On Tuesday, Marc Zeller, head of integration with decentralized finance (DeFi) borrowing and lending protocol Aave, offers to freeze the platform’s Fantom v3 market. Founded in 2018, Fantom is a directed acrylic graph smart contract platform that provides DeFi services and is currently bridged by Aave.
Zeller explained the reason for the removal of the Fantom Bridge:
“After the Harmony Bridge event and the recent Nomad Bridge exploit, the Aave community should consider the risks/benefits of maintaining an active Aave V3 marketplace on Fantom as this network depends on any (multi-chain) exchange bridge.”
Zeller further explained that the Aave v3 Fantom market has not grown in popularity, with a current market size of $9 million and $2.4 million in open loans. In comparison, the Aave protocol has a total locked value of $3.48 billion. Meanwhile, the Fantom market on Aave only generates around $300 per day for the borrow-lend protocol, of which $30 goes to Aave Treasury.

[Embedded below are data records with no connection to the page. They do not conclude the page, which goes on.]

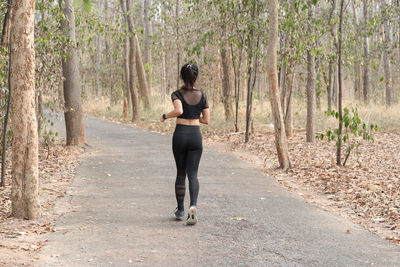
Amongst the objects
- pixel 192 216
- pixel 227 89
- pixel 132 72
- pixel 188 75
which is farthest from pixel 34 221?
pixel 132 72

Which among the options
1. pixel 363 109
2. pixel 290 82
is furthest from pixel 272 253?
pixel 363 109

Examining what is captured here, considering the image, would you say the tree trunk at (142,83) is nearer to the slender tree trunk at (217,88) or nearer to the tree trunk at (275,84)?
the slender tree trunk at (217,88)

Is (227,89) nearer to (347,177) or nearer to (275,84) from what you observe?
(275,84)

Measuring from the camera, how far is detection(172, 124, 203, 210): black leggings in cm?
732

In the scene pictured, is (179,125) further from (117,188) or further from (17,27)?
(117,188)

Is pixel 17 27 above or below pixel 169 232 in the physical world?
above

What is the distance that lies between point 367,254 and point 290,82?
42.5ft

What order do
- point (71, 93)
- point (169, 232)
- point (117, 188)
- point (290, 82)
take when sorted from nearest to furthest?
point (169, 232)
point (117, 188)
point (71, 93)
point (290, 82)

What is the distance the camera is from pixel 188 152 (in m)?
7.42

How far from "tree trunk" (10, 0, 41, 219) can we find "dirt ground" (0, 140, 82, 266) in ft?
1.08

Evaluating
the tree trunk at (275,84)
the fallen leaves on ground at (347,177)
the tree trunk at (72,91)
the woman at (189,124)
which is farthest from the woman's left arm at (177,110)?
the tree trunk at (72,91)

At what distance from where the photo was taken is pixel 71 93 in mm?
16344

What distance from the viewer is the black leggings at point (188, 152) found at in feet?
24.0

If passed, the Aave Enhancement Protocol would allow users to pay off their debts and withdraw, but would block further deposits and borrowings in that market. After five days, a community vote will take place to determine the future of Aave v3 Fantom. The Aave team wrote:
“The risk of exposing users to the potential loss of millions of dollars due to causes outside of Aave’s intrinsic security is considered not worth the $30 daily charge accrued by Aave’s treasury.”
Related: Backlash as Harmony offers to mint 4.97 billion tokens to pay back victims
Multi-chain bridging, although hailed by some as a the pinnacle of cross-channel communicationshas been criticized by skeptics such as Vitalik Buterin for its supposed fragility. Earlier on Tuesday, the Nomad symbolic bridge was drained for $190 million after hackers discovered a unique code exploit that anyone could replicate, leading to “decentralized theft” as other users joined in the original hacker’s siphoning of funds.